Auf bestimmten Regionalstrecken werden höhere Preise erhoben, die sich aus bestimmten Regionalfaktoren berechnen sollen. Die Deutsche Bahn verlangt den Zuschlag jedoch zu Unrecht, urteilte nun die Bundesnetzagentur. Ab dem 12. Dezember dürften laut Netzagentur diese Regionalfaktoren keine Rolle mehr spielen, damit das Diskriminierungsverbot im Eisenbahnrecht eingehalten werde. Die Deutsche Bahn erhebt die unterschiedlichen Beiträge, weil die betroffenen Strecken abseits der Ballungsräume geringer ausgelastet sind und daher die Kosten nicht gedeckt seien.

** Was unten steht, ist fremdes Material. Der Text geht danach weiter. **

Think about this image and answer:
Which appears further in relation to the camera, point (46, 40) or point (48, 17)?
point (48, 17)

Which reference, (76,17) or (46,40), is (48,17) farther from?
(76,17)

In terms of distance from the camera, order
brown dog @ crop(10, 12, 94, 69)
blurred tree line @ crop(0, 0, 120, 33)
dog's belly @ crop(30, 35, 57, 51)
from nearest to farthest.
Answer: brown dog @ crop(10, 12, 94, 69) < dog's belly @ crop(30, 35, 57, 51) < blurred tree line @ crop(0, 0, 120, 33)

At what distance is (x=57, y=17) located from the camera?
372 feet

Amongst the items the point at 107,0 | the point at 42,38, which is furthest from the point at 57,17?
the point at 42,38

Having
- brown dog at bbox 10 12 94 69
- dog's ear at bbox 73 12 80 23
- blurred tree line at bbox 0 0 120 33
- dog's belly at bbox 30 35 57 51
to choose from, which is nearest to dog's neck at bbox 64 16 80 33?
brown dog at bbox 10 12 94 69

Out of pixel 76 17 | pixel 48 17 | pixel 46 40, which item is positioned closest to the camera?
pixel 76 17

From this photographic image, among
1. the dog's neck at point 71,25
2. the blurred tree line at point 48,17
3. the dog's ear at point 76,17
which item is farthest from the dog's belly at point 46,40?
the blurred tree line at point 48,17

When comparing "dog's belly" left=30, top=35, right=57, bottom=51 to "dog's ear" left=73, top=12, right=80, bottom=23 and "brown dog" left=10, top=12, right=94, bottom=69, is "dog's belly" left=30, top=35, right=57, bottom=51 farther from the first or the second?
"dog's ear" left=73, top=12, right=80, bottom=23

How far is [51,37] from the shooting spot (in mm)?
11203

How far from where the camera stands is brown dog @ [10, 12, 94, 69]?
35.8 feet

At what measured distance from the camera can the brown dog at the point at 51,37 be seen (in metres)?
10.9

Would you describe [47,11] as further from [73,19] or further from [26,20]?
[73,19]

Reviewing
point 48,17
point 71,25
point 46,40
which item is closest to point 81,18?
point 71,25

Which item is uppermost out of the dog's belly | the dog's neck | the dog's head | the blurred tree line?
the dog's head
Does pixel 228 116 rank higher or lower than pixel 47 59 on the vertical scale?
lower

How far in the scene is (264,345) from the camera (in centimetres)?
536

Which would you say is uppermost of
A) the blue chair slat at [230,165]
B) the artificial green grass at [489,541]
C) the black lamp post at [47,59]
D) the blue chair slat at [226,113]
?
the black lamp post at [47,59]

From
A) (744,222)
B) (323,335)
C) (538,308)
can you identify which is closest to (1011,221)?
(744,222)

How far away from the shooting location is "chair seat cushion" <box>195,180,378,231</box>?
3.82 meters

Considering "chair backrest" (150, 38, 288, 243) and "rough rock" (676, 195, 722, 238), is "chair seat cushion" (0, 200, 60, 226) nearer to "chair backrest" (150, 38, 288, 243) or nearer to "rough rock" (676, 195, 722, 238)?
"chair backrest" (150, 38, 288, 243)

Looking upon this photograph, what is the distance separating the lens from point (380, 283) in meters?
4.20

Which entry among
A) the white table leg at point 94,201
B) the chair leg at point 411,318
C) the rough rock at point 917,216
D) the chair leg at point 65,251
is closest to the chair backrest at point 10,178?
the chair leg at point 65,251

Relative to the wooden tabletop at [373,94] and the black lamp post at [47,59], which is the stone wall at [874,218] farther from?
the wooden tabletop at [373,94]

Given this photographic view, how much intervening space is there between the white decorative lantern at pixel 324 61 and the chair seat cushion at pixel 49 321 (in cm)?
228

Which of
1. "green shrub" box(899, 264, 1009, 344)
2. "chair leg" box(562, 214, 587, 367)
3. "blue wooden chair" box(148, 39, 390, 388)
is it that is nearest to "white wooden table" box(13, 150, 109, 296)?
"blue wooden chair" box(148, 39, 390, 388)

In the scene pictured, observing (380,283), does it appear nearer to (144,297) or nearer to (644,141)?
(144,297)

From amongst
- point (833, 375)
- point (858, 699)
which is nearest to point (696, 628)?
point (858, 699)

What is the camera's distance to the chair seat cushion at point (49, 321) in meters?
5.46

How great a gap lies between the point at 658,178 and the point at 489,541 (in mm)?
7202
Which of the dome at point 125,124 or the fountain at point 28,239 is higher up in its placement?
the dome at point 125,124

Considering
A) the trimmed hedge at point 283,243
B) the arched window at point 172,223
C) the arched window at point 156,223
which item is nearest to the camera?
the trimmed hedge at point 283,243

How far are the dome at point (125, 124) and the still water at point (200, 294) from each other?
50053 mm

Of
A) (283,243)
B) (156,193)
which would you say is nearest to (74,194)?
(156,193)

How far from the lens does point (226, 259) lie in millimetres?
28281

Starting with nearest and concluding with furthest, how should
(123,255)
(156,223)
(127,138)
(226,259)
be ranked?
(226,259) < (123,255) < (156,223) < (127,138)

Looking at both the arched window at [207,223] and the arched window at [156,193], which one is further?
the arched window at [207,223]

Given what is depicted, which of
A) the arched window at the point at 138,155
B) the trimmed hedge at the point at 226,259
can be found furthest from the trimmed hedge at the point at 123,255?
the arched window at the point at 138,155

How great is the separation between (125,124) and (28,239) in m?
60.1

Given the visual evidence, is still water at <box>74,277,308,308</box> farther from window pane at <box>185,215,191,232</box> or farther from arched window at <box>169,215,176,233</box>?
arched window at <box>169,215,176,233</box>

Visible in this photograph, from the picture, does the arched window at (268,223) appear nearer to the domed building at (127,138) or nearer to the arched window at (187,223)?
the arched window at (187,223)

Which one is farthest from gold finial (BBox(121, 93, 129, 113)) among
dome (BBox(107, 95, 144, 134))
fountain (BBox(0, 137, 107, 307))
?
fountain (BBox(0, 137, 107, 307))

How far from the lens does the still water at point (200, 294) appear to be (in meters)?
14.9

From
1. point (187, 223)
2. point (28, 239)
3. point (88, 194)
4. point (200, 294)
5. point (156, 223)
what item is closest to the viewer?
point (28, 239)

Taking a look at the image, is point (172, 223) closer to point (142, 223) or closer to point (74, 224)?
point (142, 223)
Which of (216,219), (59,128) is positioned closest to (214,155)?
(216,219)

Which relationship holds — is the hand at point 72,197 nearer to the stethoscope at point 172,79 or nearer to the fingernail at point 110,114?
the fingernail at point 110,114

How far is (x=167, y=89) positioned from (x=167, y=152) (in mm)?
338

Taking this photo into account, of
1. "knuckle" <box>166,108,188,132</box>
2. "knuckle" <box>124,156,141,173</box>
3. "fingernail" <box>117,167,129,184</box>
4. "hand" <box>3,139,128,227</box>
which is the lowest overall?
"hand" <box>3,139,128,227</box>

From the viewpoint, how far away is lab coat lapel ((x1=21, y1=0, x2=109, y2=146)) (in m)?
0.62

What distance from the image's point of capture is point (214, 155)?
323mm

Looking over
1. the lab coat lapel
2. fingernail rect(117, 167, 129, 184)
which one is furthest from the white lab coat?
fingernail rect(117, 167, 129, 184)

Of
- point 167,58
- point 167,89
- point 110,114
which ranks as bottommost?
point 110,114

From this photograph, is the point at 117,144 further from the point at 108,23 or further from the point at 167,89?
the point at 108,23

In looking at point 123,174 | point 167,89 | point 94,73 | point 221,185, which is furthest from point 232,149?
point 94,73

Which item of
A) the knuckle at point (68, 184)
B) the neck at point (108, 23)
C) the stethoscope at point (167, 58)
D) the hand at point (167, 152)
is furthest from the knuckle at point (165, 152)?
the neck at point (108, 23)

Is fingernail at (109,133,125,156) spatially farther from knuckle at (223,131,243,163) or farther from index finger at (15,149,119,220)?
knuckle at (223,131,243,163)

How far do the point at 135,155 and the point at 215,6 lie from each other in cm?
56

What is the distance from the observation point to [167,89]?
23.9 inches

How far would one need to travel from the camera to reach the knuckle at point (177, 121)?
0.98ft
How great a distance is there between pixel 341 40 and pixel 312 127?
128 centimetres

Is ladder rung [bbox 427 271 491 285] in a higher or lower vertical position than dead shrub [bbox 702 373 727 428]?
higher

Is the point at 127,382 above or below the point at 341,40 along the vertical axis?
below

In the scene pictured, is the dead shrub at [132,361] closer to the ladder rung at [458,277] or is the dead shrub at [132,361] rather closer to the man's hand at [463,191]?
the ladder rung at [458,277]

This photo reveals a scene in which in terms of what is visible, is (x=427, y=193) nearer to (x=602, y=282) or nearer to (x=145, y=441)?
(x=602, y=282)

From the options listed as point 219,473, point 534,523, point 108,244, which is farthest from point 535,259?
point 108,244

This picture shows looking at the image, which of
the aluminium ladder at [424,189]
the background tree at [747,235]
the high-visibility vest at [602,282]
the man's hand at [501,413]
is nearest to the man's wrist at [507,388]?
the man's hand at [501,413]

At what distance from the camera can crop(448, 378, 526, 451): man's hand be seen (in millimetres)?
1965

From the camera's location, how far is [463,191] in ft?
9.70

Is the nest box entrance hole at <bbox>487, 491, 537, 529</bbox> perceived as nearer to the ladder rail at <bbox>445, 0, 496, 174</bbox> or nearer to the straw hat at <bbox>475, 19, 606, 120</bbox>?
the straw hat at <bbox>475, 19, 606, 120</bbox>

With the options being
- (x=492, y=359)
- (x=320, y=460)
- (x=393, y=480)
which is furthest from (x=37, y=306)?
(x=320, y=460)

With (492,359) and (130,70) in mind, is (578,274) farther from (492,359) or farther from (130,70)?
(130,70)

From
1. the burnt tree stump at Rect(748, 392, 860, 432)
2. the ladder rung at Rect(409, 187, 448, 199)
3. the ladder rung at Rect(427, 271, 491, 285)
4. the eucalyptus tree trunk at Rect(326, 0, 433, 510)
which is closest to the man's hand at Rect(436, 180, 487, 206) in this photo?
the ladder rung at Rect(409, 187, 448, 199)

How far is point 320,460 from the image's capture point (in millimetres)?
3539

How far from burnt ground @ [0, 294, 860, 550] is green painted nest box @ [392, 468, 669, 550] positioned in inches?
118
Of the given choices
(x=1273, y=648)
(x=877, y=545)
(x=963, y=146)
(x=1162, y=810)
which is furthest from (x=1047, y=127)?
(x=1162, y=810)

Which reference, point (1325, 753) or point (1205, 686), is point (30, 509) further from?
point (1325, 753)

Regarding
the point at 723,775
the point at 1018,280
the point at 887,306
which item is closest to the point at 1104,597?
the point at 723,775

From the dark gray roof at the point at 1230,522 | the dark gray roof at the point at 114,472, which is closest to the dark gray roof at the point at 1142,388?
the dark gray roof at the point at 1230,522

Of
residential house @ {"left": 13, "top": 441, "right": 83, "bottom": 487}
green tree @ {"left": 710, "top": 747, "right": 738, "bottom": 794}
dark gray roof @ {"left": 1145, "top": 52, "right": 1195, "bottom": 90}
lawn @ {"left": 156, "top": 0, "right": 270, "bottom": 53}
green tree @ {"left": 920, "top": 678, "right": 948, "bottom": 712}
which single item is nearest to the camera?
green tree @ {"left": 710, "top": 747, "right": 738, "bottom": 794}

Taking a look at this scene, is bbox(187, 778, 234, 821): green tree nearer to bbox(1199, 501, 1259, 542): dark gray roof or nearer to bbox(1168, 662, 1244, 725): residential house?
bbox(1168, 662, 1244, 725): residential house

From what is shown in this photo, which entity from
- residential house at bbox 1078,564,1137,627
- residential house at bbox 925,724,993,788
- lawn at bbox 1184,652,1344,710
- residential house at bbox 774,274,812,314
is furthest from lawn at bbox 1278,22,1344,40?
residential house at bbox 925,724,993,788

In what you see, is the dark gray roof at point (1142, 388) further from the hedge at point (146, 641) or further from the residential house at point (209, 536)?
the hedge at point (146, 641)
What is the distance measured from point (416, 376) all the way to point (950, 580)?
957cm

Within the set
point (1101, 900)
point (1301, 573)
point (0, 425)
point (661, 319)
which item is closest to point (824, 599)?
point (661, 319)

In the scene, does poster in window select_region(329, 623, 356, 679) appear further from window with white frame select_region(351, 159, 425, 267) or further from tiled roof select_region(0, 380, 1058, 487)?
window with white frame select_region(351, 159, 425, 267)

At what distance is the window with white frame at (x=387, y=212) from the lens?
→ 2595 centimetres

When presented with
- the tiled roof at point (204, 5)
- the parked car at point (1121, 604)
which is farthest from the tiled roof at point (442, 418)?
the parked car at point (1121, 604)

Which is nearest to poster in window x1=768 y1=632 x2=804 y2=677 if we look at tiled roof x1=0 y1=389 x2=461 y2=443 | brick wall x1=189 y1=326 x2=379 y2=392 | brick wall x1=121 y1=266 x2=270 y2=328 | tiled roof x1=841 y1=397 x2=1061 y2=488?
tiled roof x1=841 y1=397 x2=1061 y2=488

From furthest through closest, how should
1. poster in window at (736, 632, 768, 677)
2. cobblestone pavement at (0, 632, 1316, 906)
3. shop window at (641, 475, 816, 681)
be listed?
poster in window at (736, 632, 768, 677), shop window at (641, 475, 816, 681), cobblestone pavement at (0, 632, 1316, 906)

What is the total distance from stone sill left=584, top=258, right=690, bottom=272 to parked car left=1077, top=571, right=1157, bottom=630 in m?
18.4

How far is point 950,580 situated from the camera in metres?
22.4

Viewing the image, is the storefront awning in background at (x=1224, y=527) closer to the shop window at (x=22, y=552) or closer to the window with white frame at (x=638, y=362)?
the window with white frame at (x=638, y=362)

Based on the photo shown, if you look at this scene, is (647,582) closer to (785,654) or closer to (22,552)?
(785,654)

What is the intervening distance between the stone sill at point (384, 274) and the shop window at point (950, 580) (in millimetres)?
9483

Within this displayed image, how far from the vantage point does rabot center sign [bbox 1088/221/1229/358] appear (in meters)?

Diskriminierung auf den Schienen
Das Diskriminierungsverbot im Eisenbahnrecht bei der Nutzung des Schienennetzes zielt darauf ab, dass mehr Güter nicht über die Strassen, sondern auf Gleisen transportiert werden sollen. Deshalb und aufgrund des Wettbewerbsrechts dürfen auch Konkurrenten der Bahn die Schienen nutzen, was durch die erhobenen Zuschläge jedoch behindert werde. Die Bundesnetzagentur begründete den Schritt, weil die Deutsche Bahn das höhere Trassenentgelt nicht ausreichend belegen konnte: "Die Auswahl der Strecken ist dabei sachlich nicht nachvollziehbar", schrieb der Präsident der Bundesnetzagentur, Matthias Kurth.